Give the lines of the listing from the line containing "Is turtle front" through the end as a numbered list, leaving out blank lines.

* begin *

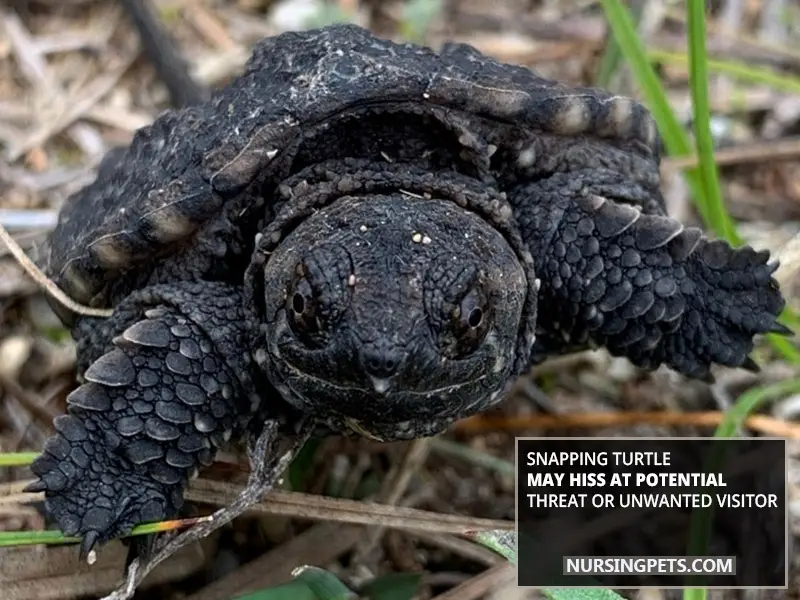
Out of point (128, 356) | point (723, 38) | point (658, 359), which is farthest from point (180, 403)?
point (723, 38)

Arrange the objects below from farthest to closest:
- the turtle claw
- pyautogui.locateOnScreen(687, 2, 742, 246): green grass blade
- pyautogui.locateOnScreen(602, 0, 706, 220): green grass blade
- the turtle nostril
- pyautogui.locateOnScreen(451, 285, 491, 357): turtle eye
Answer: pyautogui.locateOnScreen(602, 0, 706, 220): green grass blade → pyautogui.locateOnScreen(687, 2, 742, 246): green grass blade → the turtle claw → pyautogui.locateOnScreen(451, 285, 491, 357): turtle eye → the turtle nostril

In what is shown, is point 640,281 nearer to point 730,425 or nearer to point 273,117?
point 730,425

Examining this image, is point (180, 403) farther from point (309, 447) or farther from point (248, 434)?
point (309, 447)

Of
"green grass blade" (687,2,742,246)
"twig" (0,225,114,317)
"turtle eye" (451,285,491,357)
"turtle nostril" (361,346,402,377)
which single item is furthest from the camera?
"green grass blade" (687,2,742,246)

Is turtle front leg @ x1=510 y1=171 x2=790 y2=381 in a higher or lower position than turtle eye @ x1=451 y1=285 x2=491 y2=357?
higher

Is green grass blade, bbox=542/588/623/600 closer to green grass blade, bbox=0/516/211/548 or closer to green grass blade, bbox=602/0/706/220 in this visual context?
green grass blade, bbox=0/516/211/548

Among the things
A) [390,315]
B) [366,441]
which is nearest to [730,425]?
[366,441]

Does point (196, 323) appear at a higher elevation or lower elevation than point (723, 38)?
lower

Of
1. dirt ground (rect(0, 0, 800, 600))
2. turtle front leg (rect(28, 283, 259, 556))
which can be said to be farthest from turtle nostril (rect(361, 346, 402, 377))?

* end *

EXERCISE SOLUTION »
1. Is turtle front leg @ x1=510 y1=171 x2=790 y2=381 in a higher or lower position than turtle eye @ x1=451 y1=285 x2=491 y2=357?
2. higher
3. Is green grass blade, bbox=542/588/623/600 closer to green grass blade, bbox=0/516/211/548 or closer to green grass blade, bbox=602/0/706/220 in this visual context?
4. green grass blade, bbox=0/516/211/548
5. Among the things
6. A) [390,315]
7. B) [366,441]
8. which is nearest to [730,425]?
9. [366,441]
10. Does point (196, 323) appear at a higher elevation or lower elevation than point (723, 38)?
11. lower
12. Of
13. 1. dirt ground (rect(0, 0, 800, 600))
14. 2. turtle front leg (rect(28, 283, 259, 556))
15. which can be said to be farthest from turtle nostril (rect(361, 346, 402, 377))?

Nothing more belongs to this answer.